Le gouvernement malien a validé en Conseil des ministres une intervention publique portant sur le rachat de 26 030 tonnes de riz local. Cette décision intervient dans un contexte où la production nationale rencontre des difficultés d’écoulement, notamment en raison de la concurrence du riz importé et des coûts de production jugés élevés par les acteurs de la filière. L’opération est financée par l’État et confiée à l’OPAM, chargé de la gestion des stocks et de leur réintégration progressive sur le marché.

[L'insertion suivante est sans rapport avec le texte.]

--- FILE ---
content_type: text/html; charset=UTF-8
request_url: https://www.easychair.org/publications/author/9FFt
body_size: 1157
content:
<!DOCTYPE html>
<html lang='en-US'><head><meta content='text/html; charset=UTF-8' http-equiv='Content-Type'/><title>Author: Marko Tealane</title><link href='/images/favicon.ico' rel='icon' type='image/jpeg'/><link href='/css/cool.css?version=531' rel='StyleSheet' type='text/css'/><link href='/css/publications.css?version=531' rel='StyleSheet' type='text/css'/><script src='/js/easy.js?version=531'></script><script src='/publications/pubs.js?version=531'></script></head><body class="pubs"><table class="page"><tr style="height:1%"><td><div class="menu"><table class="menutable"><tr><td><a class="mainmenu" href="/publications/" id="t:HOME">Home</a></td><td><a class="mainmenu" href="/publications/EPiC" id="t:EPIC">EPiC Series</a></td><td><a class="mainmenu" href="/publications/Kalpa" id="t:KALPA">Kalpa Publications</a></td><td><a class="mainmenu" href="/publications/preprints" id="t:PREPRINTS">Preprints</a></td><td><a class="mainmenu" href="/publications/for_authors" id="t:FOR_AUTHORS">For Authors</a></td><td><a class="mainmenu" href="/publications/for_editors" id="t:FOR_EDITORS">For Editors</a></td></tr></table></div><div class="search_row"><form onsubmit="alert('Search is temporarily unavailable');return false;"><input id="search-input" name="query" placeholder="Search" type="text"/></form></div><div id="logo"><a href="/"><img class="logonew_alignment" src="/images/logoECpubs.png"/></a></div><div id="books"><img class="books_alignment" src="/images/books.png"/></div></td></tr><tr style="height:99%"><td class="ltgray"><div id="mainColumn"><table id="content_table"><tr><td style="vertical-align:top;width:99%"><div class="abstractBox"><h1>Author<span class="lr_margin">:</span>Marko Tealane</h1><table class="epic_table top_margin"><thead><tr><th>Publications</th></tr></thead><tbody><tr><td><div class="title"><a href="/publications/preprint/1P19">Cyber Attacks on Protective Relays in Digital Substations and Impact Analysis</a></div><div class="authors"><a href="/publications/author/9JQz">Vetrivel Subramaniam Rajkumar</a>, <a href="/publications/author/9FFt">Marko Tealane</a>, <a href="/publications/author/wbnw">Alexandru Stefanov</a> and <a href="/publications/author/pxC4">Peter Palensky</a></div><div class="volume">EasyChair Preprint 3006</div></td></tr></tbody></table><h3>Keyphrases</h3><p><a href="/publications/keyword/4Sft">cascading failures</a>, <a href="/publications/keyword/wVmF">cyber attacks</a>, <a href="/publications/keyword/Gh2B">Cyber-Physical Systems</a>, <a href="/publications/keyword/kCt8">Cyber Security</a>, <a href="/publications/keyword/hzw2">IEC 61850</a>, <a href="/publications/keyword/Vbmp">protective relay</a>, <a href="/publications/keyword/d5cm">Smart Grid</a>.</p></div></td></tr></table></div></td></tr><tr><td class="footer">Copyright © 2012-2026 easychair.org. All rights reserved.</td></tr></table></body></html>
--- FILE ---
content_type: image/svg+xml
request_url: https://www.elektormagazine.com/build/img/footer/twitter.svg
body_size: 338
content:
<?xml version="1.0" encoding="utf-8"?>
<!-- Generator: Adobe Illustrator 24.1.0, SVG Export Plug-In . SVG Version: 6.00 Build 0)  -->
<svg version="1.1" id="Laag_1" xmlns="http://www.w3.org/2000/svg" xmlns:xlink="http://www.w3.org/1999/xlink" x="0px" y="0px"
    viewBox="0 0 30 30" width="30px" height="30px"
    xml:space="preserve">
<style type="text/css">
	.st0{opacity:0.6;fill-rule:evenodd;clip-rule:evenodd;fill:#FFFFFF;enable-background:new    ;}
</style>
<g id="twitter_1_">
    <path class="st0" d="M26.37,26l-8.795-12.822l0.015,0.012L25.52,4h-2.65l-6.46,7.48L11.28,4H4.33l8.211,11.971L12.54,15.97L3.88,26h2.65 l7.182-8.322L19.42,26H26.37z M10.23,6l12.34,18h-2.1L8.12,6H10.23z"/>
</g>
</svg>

Un excédent de production confronté aux contraintes du marché
Le volume de 26 030 tonnes de riz invendu traduit un déséquilibre entre la production locale et la capacité d’absorption du marché intérieur. Cette situation s’explique par la structure des coûts de production, qui pèse sur la compétitivité du riz local face aux produits importés souvent proposés à des prix plus bas. Elle met également en évidence les limites des circuits de commercialisation et de distribution, qui ne permettent pas toujours d’écouler efficacement les récoltes des producteurs.
Un mécanisme de régulation pour stabiliser les prix
Le rachat de ces stocks par l’État s’inscrit dans une logique de régulation du marché. L’objectif est d’éviter une accumulation prolongée des invendus qui pourrait fragiliser davantage les producteurs et exercer une pression déséquilibrée sur les prix. Les volumes acquis doivent ensuite être remis sur le marché de manière progressive afin de maintenir un niveau de prix compatible avec le pouvoir d’achat des ménages, tout en évitant des fluctuations brutales.
Un contexte de pression alimentaire persistante
Cette intervention intervient dans un environnement marqué par des projections indiquant que plusieurs millions de personnes pourraient avoir besoin d’une assistance alimentaire au Mali en 2026. Cette situation est liée à la combinaison de facteurs économiques, logistiques et sécuritaires qui affectent la disponibilité et l’accès aux denrées de base. Dans ce cadre, le riz occupe une place stratégique en tant que produit de consommation courante au cœur de la sécurité alimentaire nationale.
L’OPAM au centre du dispositif de gestion
L’Office des Produits Agricoles du Mali est chargé de la mise en œuvre opérationnelle du dispositif. Son rôle consiste à assurer l’achat des stocks auprès des producteurs, leur conservation dans des conditions adaptées, puis leur redistribution sur le marché intérieur selon les besoins identifiés. Cette intervention s’inscrit dans les mécanismes publics de gestion des produits alimentaires stratégiques.
Le rachat de 26 030 tonnes de riz local par l’État malien s’inscrit dans une démarche de régulation du marché agricole et de gestion des risques alimentaires. En absorbant les excédents de production, les autorités cherchent à maintenir un équilibre entre le soutien à la filière rizicole, la stabilité des prix et la sécurisation de l’approvisionnement. Cette opération reflète également les enjeux structurels liés à la dépendance alimentaire et à la fragilité des circuits de distribution dans le pays.